Can someone help me out? here's my python code

Code: Select all
from __future__ import division

import re
import sys

from google.cloud import speech
from google.cloud.speech import enums
from google.cloud.speech import types
from six.moves import queue

import os
credential_path = "/Path/to/googlecredentials.json"
os.environ['GOOGLE_APPLICATION_CREDENTIALS'] = credential_path

# Audio recording parameters
RATE = 16000
CHUNK = int(RATE / 10)  # 100ms

touchmic = op('audiodevin1')['chan1']


class MicrophoneStream(object):
    def __init__(self, rate, chunk):
        self._rate = rate
        self._chunk = chunk
        self._buff = queue.Queue()
        self.closed = True

    def __enter__(self):
        self._audio_interface = touchmic
        self._audio_stream = self._audio_interface.open(
            format=mono,
            channels=1, rate=self._rate,
            input=True, frames_per_buffer=self._chunk,
            stream_callback=self._fill_buffer,
        )

        self.closed = False
        return self

    def __exit__(self, type, value, traceback):
        self._audio_stream.stop_stream()
        self._audio_stream.close()
        self.closed = True
        self._buff.put(None)
        self._audio_interface.terminate()

    def _fill_buffer(self, in_data, frame_count, time_info, status_flags):
        self._buff.put(in_data)
        return None, Continue

    def generator(self):
        while not self.closed:
            chunk = self._buff.get()
            if chunk is None:
                return
            data = [chunk]

            while True:
                try:
                    chunk = self._buff.get(block=False)
                    if chunk is None:
                        return
                    data.append(chunk)
                except queue.Empty:
                    break

            yield b''.join(data)


def listen_print_loop(responses):

    num_chars_printed = 0
    for response in responses:
        if not response.results:
            continue
        result = response.results[0]
        if not result.alternatives:
            continue

        transcript = result.alternatives[0].transcript
        overwrite_chars = ' ' * (num_chars_printed - len(transcript))

        if not result.is_final:
            sys.stdout.write(transcript + overwrite_chars + '\r')
            sys.stdout.flush()

            num_chars_printed = len(transcript)

        else:
            print(transcript + overwrite_chars)
            if re.search(r'\b(exit|quit)\b', transcript, re.I):
                print('Exiting..')
                break

            num_chars_printed = 0


def main():

    language_code = 'en-US'  # a BCP-47 language tag

    client = speech.SpeechClient()
    config = types.RecognitionConfig(
        encoding=enums.RecognitionConfig.AudioEncoding.LINEAR16,
        sample_rate_hertz=RATE,
        language_code=language_code)
    streaming_config = types.StreamingRecognitionConfig(
        config=config,
        interim_results=True)

    with MicrophoneStream(RATE, CHUNK) as stream:
        audio_generator = stream.generator()
        requests = (types.StreamingRecognizeRequest(audio_content=content)
                    for content in audio_generator)

        responses = client.streaming_recognize(streaming_config, requests)
        listen_print_loop(responses)


if __name__ == '__main__':
    main()
Niels_Lutken
 
Posts: 5
Joined: Wed Jun 05, 2019 8:18 am

Re: Google Cloud Speech in TouchDesigner

Postby matthewwachter » Thu Jun 06, 2019 12:49 pm

HI Niels,

This line...
Code: Select all
touchmic = op('audiodevin1')['chan1']

...would actually return a Channel Class Object which isn't the same as an audio device or microphone input.
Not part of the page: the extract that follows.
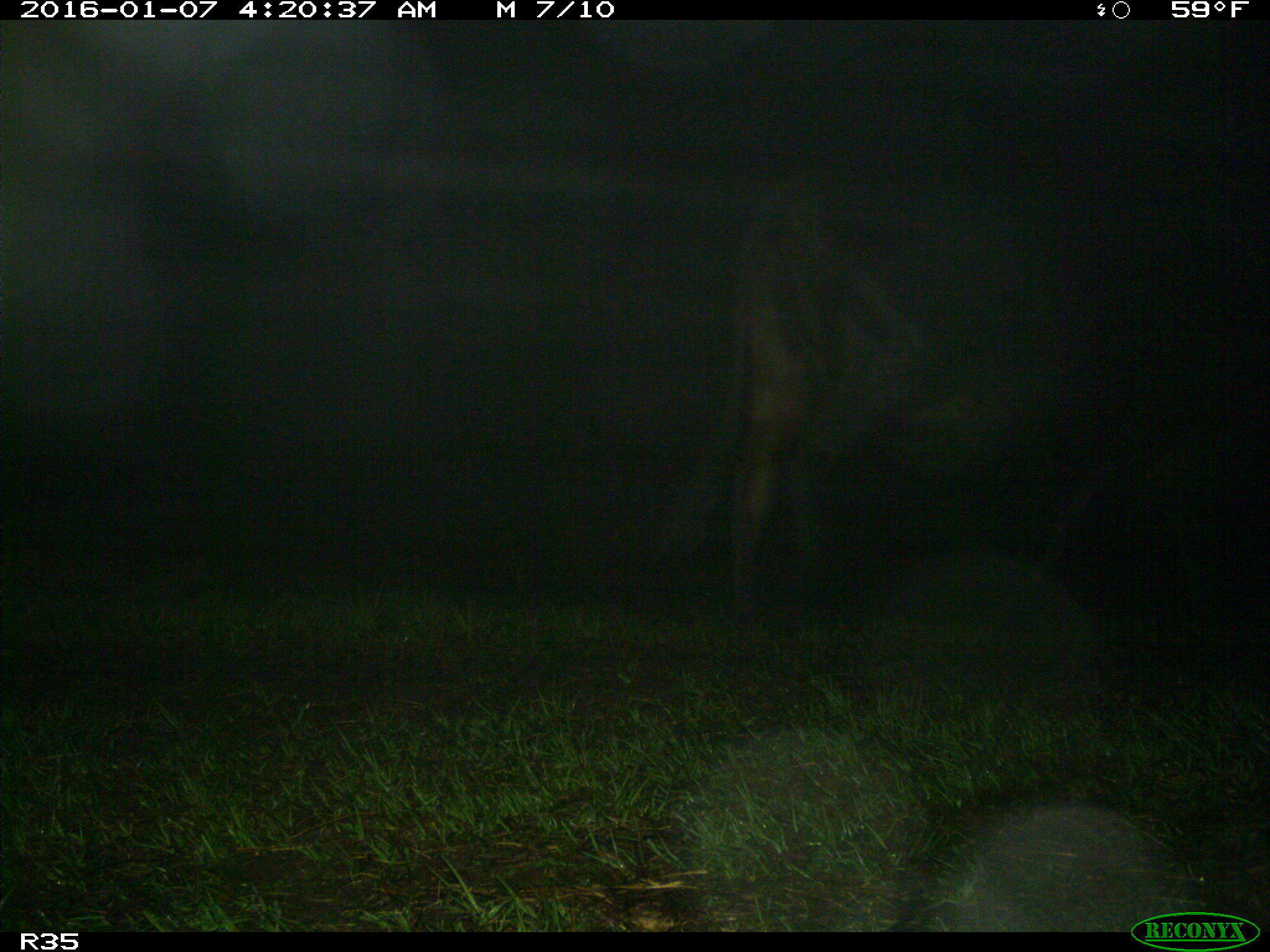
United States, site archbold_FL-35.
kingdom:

This object could be thought of as an array of floats (one for each sample if we're dealing with an audio channel).

https://docs.derivative.ca/Channel_Class


You could probably get this to work in TouchDesigner by re-writing the MicrophoneStream class to create your 'chunks' by buffering Channel Class values but personally I would just run this script externally and send TouchDesigner messages via TCP.

Here's an example of a python script that sends a message to TD (or any server really):
Code: Select all
    import json
    import socket

    # Create a TCP/IP socket
    sock = socket.socket(socket.AF_INET, socket.SOCK_STREAM)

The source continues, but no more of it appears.